If you have a mortgage, it’s almost certainly the biggest debt you carry. That being the case, it makes sense to examine that debt and look for ways to reduce the cost. Smart Pilgrim.
The thing is, even if you find a lower-cost loan, a refinance is not always a slam dunk.
There are costs associated with this decision – some of which you may not have considered yet. We’ll go through that together.
First, let’s go over a few very important questions you need answers for before you sign on the dotted line:
Why do you want to refinance your mortgage?
You could be interested in refinancing in order to reduce your cost – but you could have other motivations.
Maybe you want to cash out and pay off credit card debt, or (heaven forbid) use the money to pay for one of your kid’s expensive college education.
Or, maybe you just want to beef up your emergency account because you spent all your money on a wild vacation to Bermuda.
I don’t like these ideas and I’ll tell you why.
I’m a fan of refinancing to save money or use it to make a very smart investment, but it’s not a good idea if it just helps you spend more.
So if you are just using the dough to send the kids to school, reexamine your process. And if you want to take some money out of the house so you can live it up with a sweet “vaca” – forget about it completely Joe.
It might be savvy to refi in order to pay off high-cost debt for example, or buy another property. But only if you’ve taken the necessary steps to insure you won’t get right back into debt again and that the property purchase is a sound financial move.
(Tip: buying a second home is cool if you can afford it, but it’s usually not a good financial investment and therefore, rarely makes financial sense if you are borrowing in order to make that happen).
Are you refinancing just so you can spend more? Be honest with yourself. Capishe? This is the first and most important step to take.
How much will you save?
If you refinance at a lower rate, you might save big bunches of dollars. However, before you refinance, you need to make sure the savings are greater than the costs that come with refinancing.
There are closing costs and origination fees to consider. Sometimes the costs are so high it feels like the mortgage broker is the only one making out on the deal.
In order to compare the costs to the benefits, you have to make some assumptions about how long you think you’ll own the home.
For example, let’s say you can save $2500 a year in interest costs if you refi, but it will cost you $5,000 to get the loan.
In that case, it takes only 2 years in order for this to pay off. That might sound OK. But if there is a good chance you will have to sell the home in 2 or 3 years, it might be a mistake to spend the money.
Bottom line? If you aren’t planning on being in your home for a significant period of time, your interest savings may not be large enough to overcome the costs associated with refinancing. Calculate your savings and payback period based on the length of time you will likely stay in your home.

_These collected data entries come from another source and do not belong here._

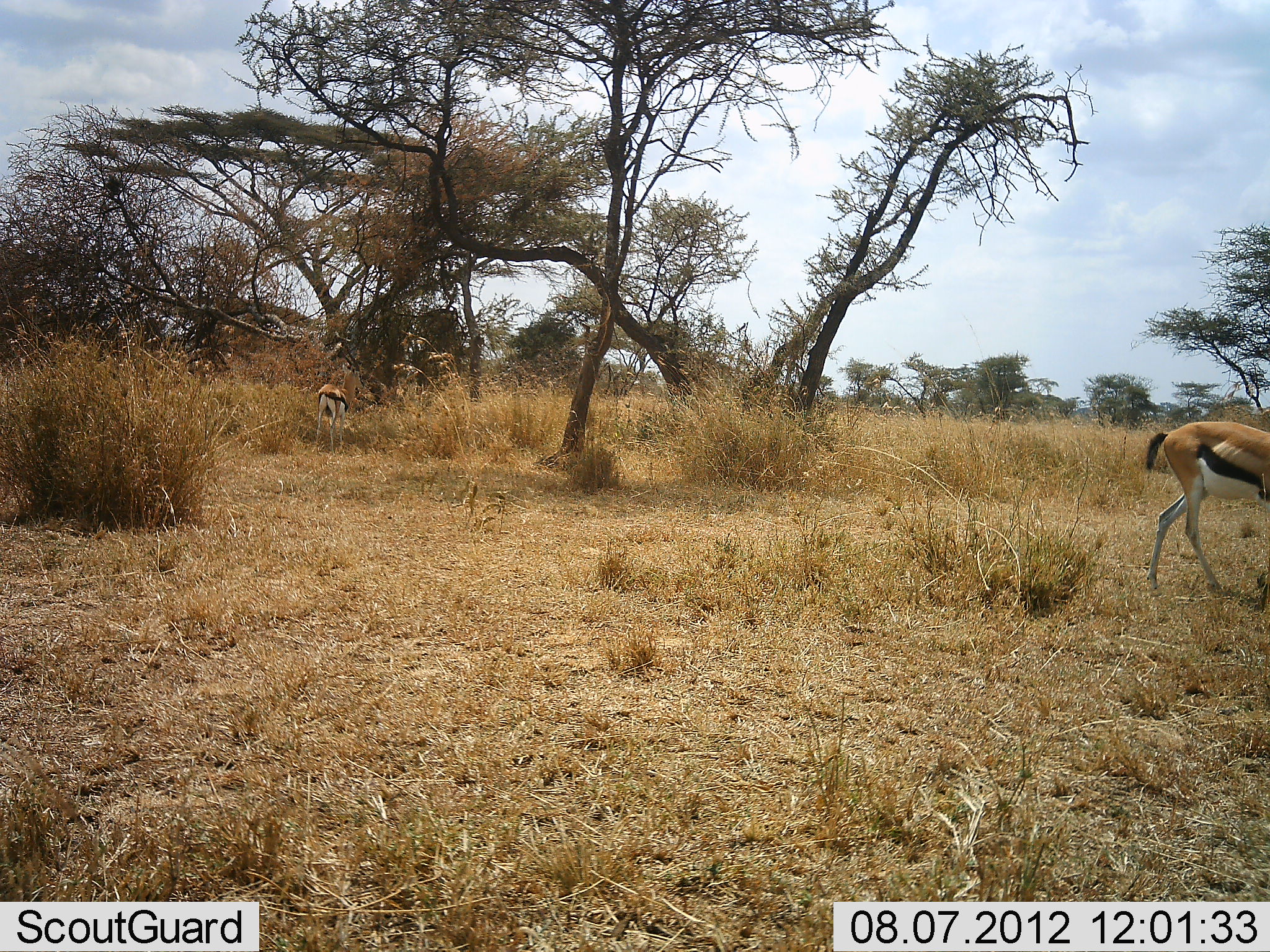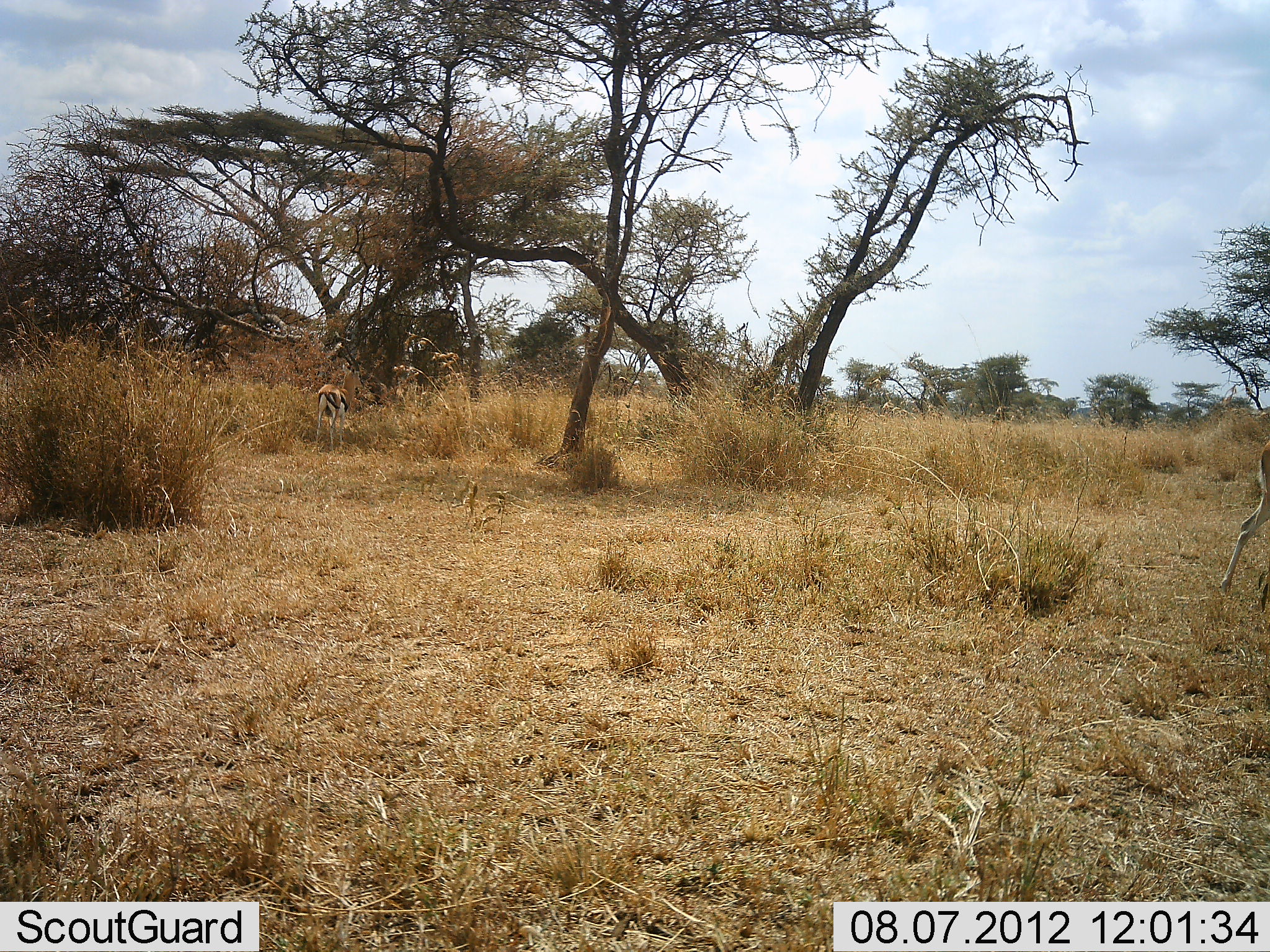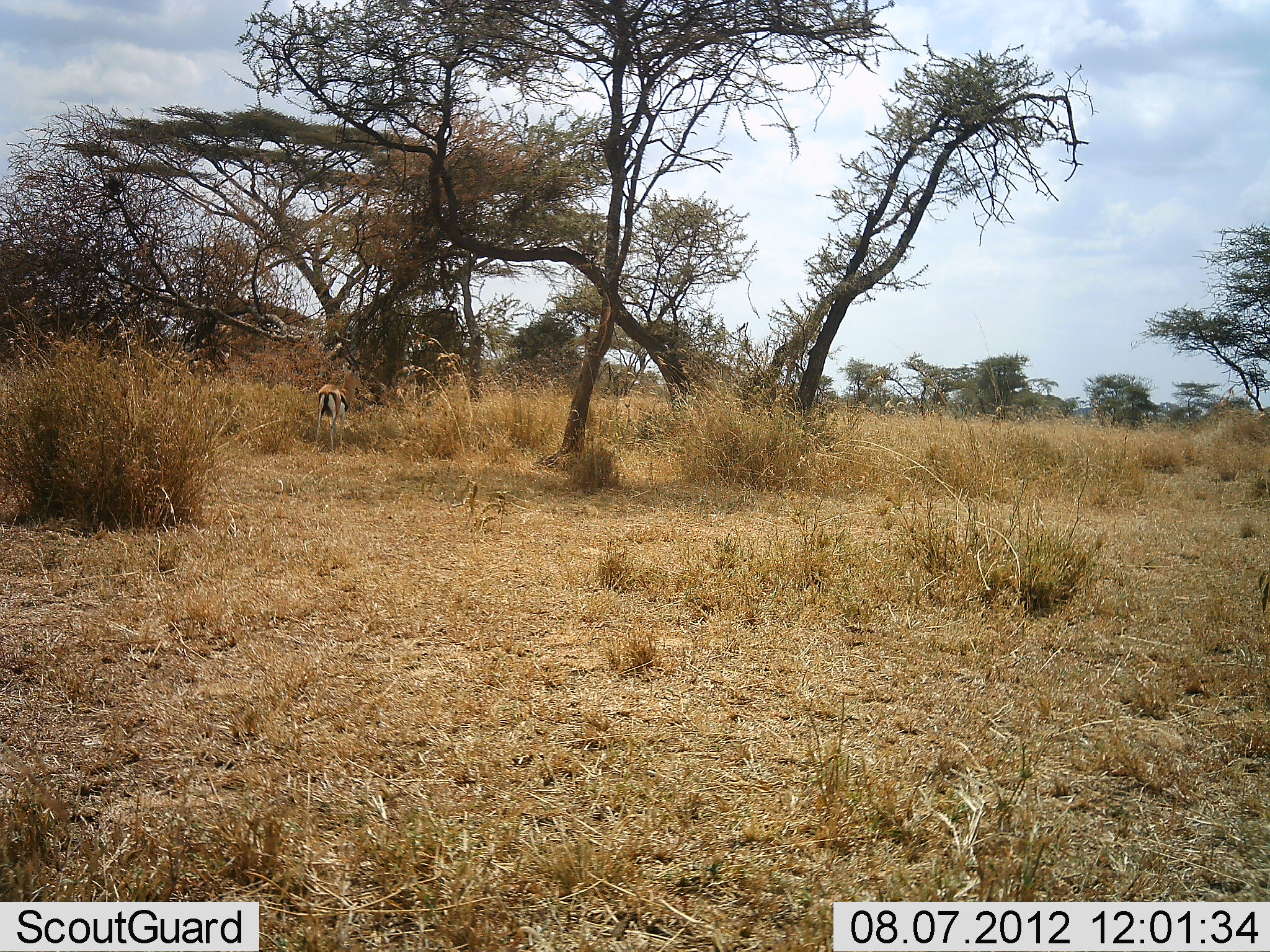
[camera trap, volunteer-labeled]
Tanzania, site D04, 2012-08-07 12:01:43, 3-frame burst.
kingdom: Animalia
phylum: Chordata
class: Mammalia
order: Artiodactyla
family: Bovidae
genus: Eudorcas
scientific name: Eudorcas thomsonii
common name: thomson's gazelle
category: gazellethomsons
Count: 2.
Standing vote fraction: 50%.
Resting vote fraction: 0%.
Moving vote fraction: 70%.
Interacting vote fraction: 0%.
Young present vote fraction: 0%.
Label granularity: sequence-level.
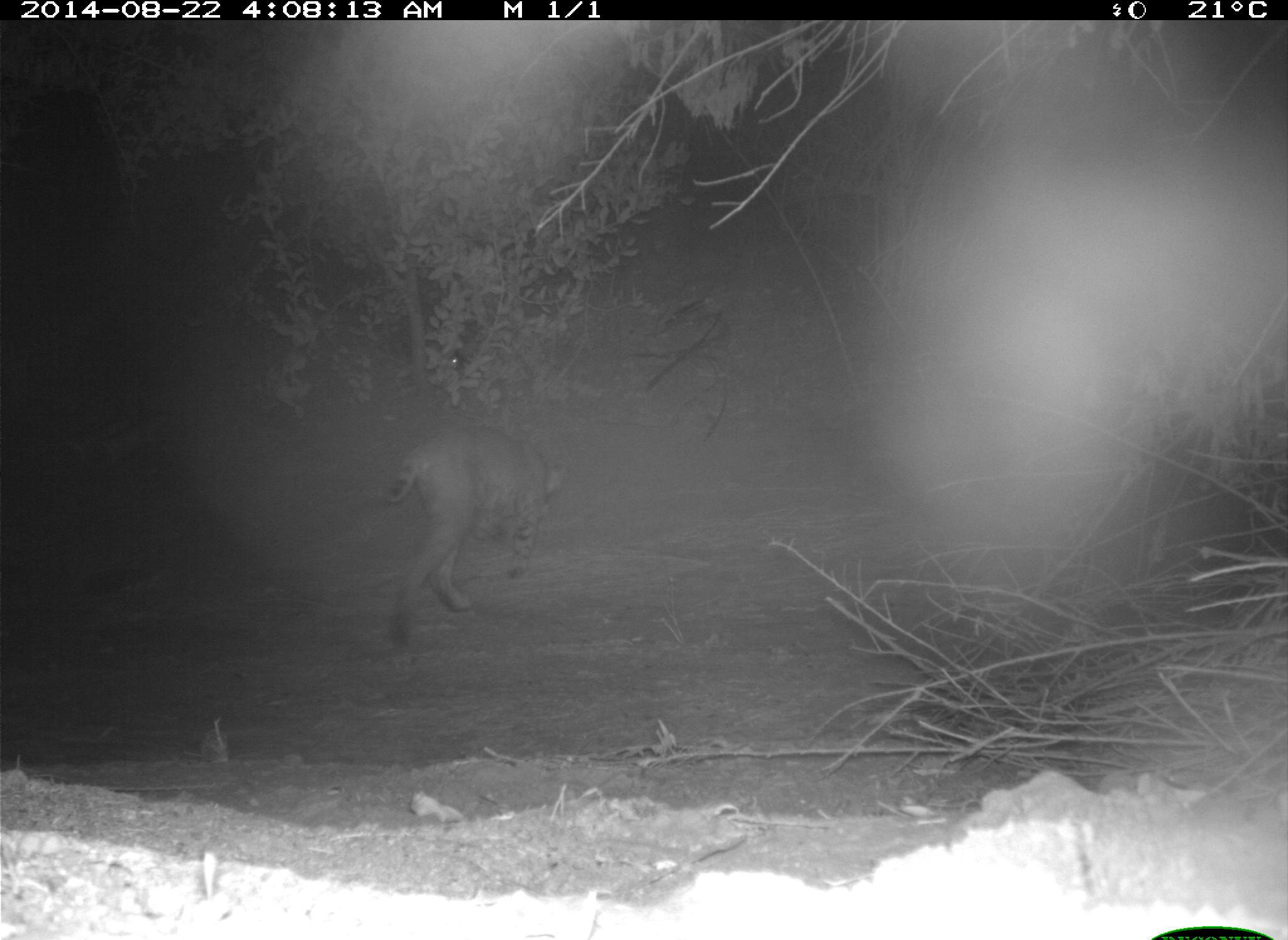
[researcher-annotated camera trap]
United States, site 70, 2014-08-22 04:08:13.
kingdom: Animalia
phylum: Chordata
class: Mammalia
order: Carnivora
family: Felidae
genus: Lynx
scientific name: Lynx rufus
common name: bobcat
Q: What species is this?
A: Bobcat (Lynx rufus).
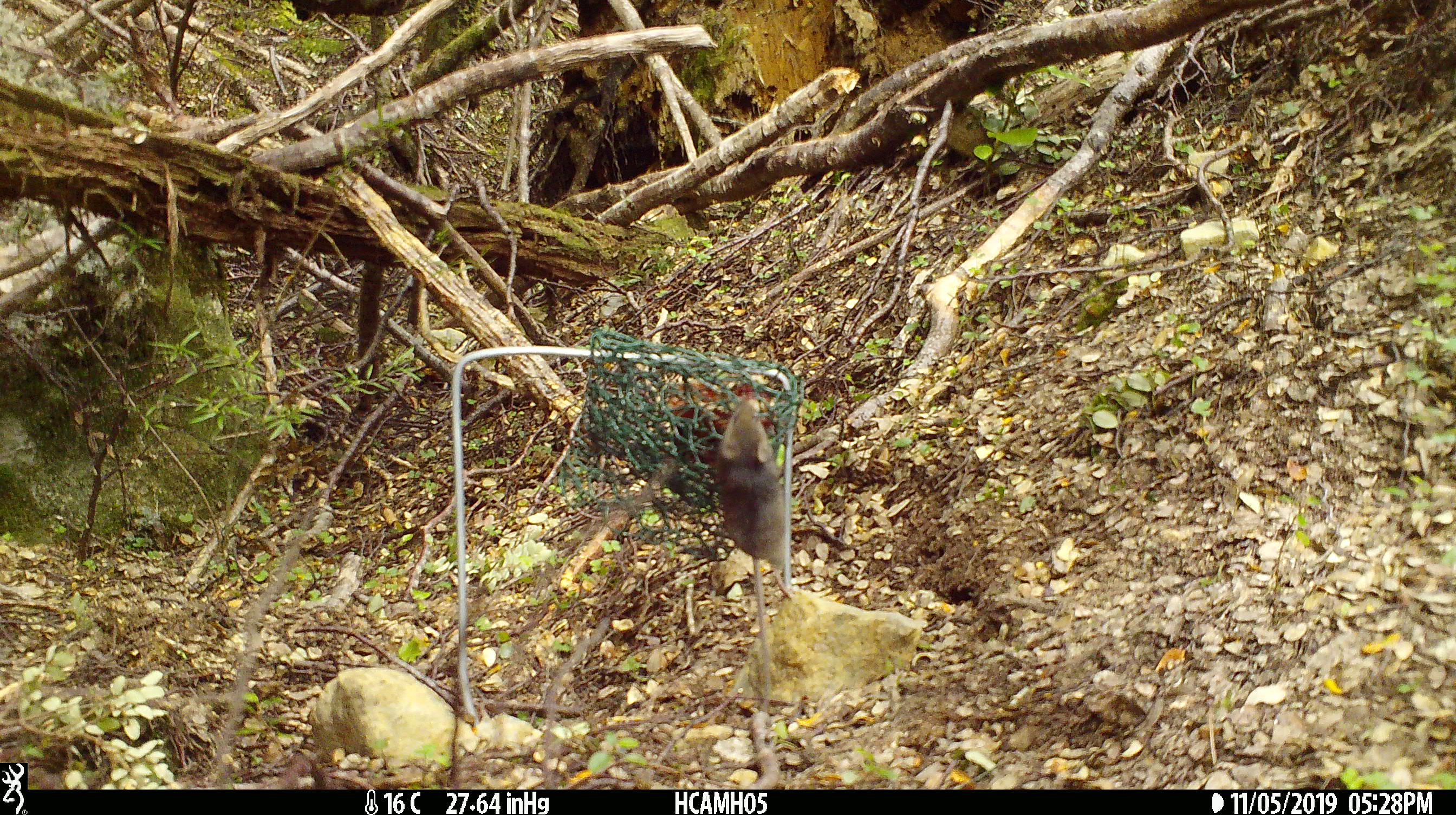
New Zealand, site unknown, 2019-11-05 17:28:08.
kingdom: Animalia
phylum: Chordata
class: Mammalia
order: Rodentia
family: Muridae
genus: Mus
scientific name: Mus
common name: mouse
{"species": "mouse (Mus)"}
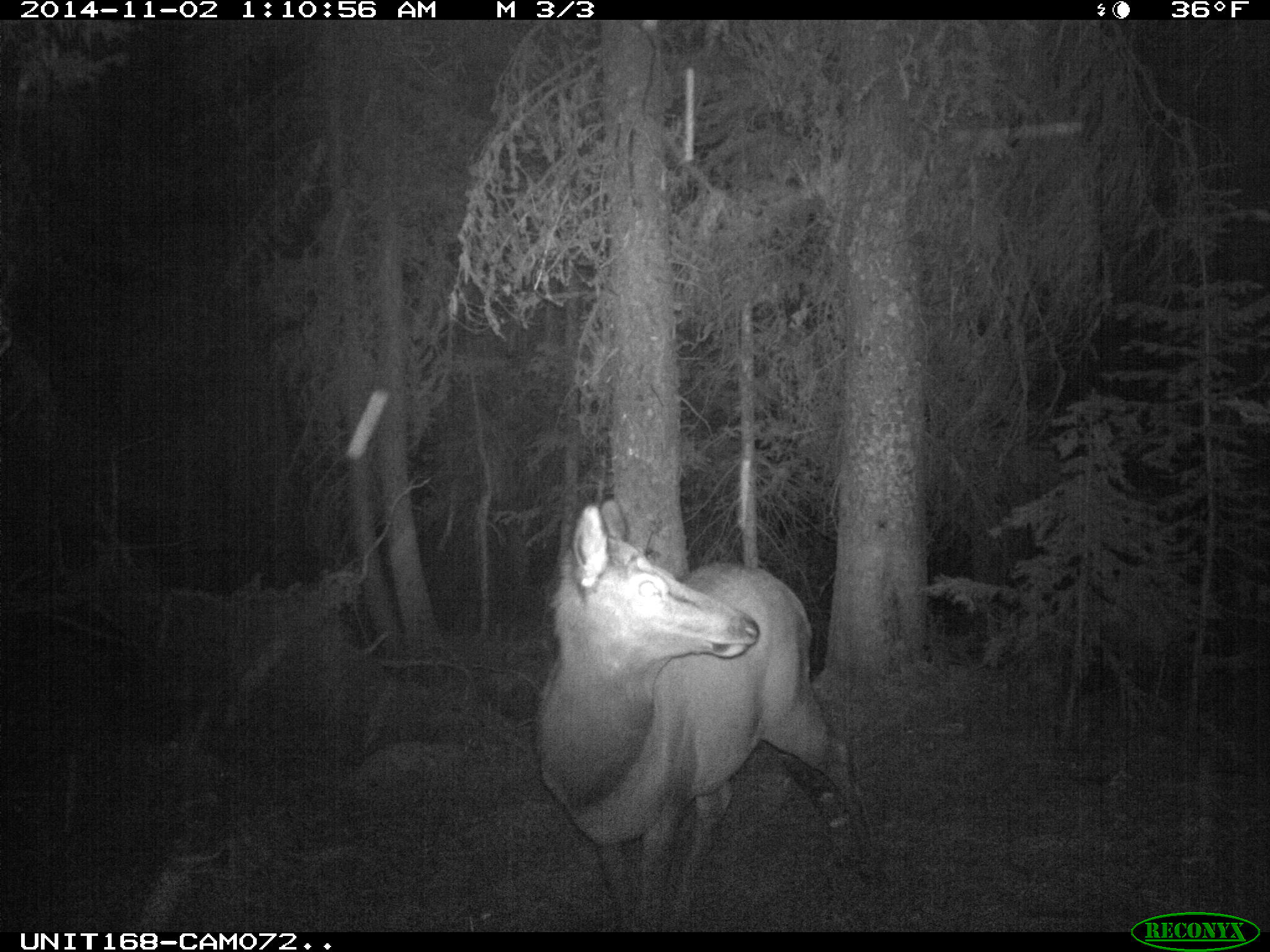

The value proposition of refinancing also depends on how much you owe and/or want to refinance. A small loan may cost just as much as a large loan in fees but if the balance is small, it may take longer to recoup the savings from the lower interest rate.
If you do carry a low balance, consider alternative ways to refinance rather than use a traditional lender.
TIP: If you do refinance in order to save money every month, think about how you are going to spend that loot. Pay down other loans? Fine. Invest? Great! Blow it at the track? Not so much.
Refinancing can be really smart. It can actually propel you to the next level financially.
This is especially true if you are taking cash out of the deal (refinancing more than what you owe) and use the proceeds for a very smart investment.
Even if you just free up monthly cash flow, this can be a smart move. Just make sure that if you doing a cash out, the bread gets invested and used very wisely.
This has to be an INVESTMENT – and not an expense.
That means (in my book) not for education, fun or just spending. Even if you are buying a business or a property, the investment has to make sense financially. Check your numbers chicos.
If you refinancing to save monthly cash flow, great. Make sure the benefits outweigh the costs and be sure to put that savings to good use – like saving and investing.